Mexican businessman pleads guilty in 1995 cartel drug trafficking case
Reporting from San Diego — A Mexican businessman extradited to the U.S. 20 years after being charged with orchestrating shipments for the Sinaloa drug cartel pleaded guilty Wednesday in San Diego federal court to cocaine trafficking charges.
Antonio Reynoso Gonzalez, 72, also known as “El Ingeniero” or “the Engineer,” faces a mandatory minimum sentence of 10 years for conspiracy to import cocaine and possession with the intent to distribute. Prosecutors, however, have agreed to recommend a sentence of about eight years, asking the judge to take into consideration Reynoso’s age, health and acceptance of responsibility, among other factors.
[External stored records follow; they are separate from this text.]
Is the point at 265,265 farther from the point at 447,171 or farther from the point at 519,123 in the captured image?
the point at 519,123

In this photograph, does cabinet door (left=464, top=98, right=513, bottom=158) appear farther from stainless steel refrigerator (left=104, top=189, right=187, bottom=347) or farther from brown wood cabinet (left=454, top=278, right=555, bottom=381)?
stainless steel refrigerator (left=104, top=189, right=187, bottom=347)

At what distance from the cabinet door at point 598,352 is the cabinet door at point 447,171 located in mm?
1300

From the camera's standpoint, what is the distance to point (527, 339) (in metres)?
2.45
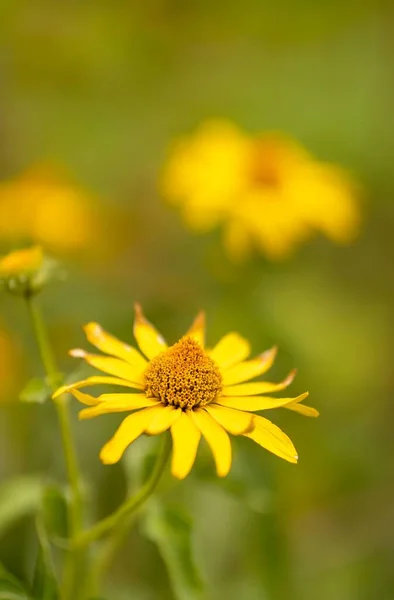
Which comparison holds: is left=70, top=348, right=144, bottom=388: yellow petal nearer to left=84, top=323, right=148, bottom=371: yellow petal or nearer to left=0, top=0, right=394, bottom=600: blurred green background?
left=84, top=323, right=148, bottom=371: yellow petal

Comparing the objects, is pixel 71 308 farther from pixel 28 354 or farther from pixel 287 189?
pixel 287 189

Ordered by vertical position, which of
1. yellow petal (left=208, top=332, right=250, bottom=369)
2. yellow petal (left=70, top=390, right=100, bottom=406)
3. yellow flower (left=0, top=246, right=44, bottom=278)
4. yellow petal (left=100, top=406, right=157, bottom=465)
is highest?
yellow flower (left=0, top=246, right=44, bottom=278)

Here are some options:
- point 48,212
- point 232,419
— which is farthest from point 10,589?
point 48,212

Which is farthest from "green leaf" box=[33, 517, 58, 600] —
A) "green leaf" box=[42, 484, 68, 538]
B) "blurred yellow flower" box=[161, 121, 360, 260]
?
"blurred yellow flower" box=[161, 121, 360, 260]

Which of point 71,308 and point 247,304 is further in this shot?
point 71,308

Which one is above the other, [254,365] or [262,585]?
[254,365]

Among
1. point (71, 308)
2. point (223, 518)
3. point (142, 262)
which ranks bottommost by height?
point (223, 518)

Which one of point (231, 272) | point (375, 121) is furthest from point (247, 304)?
point (375, 121)
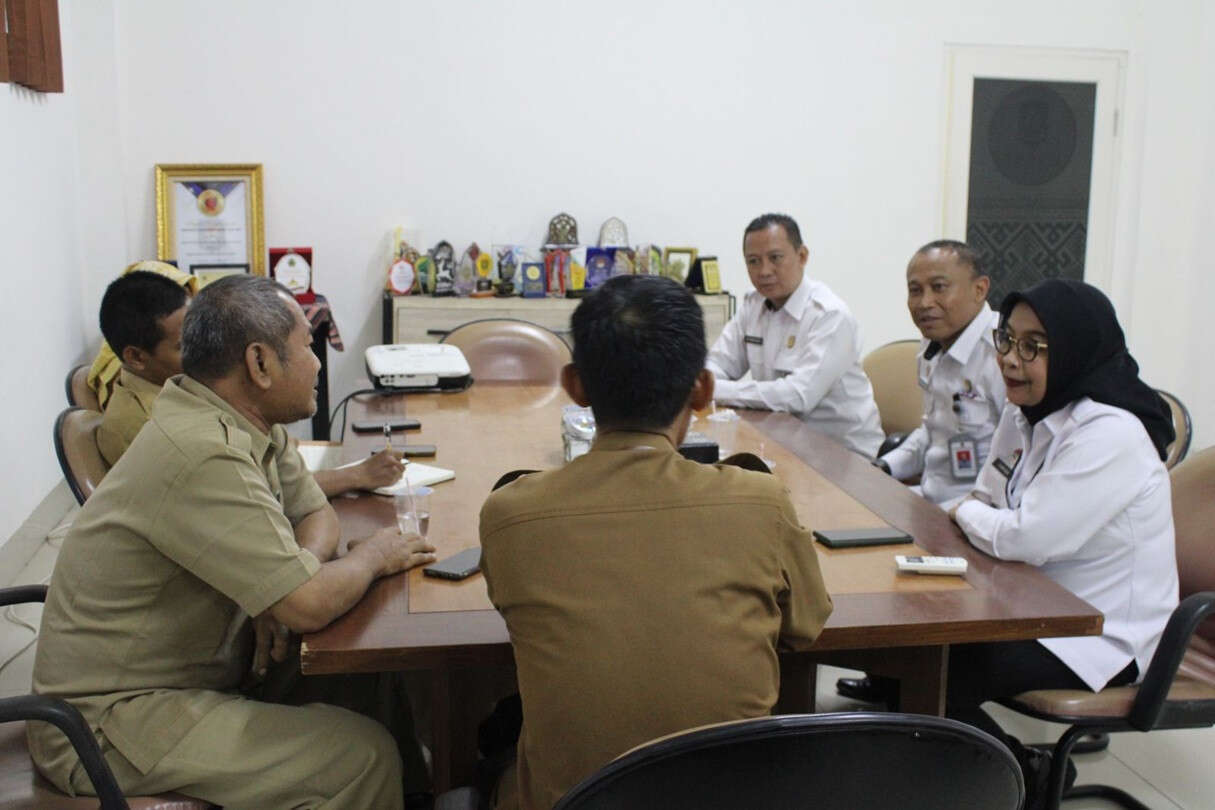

Reynoso was one of 23 people named in a 1995 indictment accusing Sinaloa drug lord Joaquin “El Chapo” Guzman of smuggling cocaine from Colombia through Mexico and into the U.S. via planes, trains, autos and tunnels.
Reynoso’s family owned a successful food-importation business in Los Angeles, which Guzman used to add legitimacy to the cartel’s business, according to the indictment.
Reynoso admitted paying for a man to lease a warehouse in Mexico under the company name Distribudores de Basicos in 1993, knowing that the purpose was to store cocaine to be sold across the United States, according to his plea agreement.
About 7.3 tons of cocaine was loaded into roughly 400 cases of La Comadre chile pepper cans to be taken to the warehouse, but they were seized by Mexican law enforcement en route, the plea states.
Reynoso also admitted arranging a 390-kilogram shipment of cocaine hidden inside a hollowed-out boiler from Los Angeles to Chicago in 1994. The load was seized in Chicago. Reynoso was recorded talking about the shipment, the plea states.
The indictment accused Reynoso’s brothers, Jose and Jesus Reynoso, of obtaining a warehouse property for one of their food businesses in Otay Mesa so a drug tunnel could be built underneath.
When Guzman was arrested in 1993, authorities found a map in one of his safe houses that led to the discovery of the nearly complete tunnel. It ended just short of the Otay Mesa warehouse for the Reynoso business. (It came up short because the tunnel builders apparently relied on a faulty county map.)
Reynoso was among 13 top targets extradited to the United States a year ago as part of a renewed cooperation with Mexico to target drug trafficking.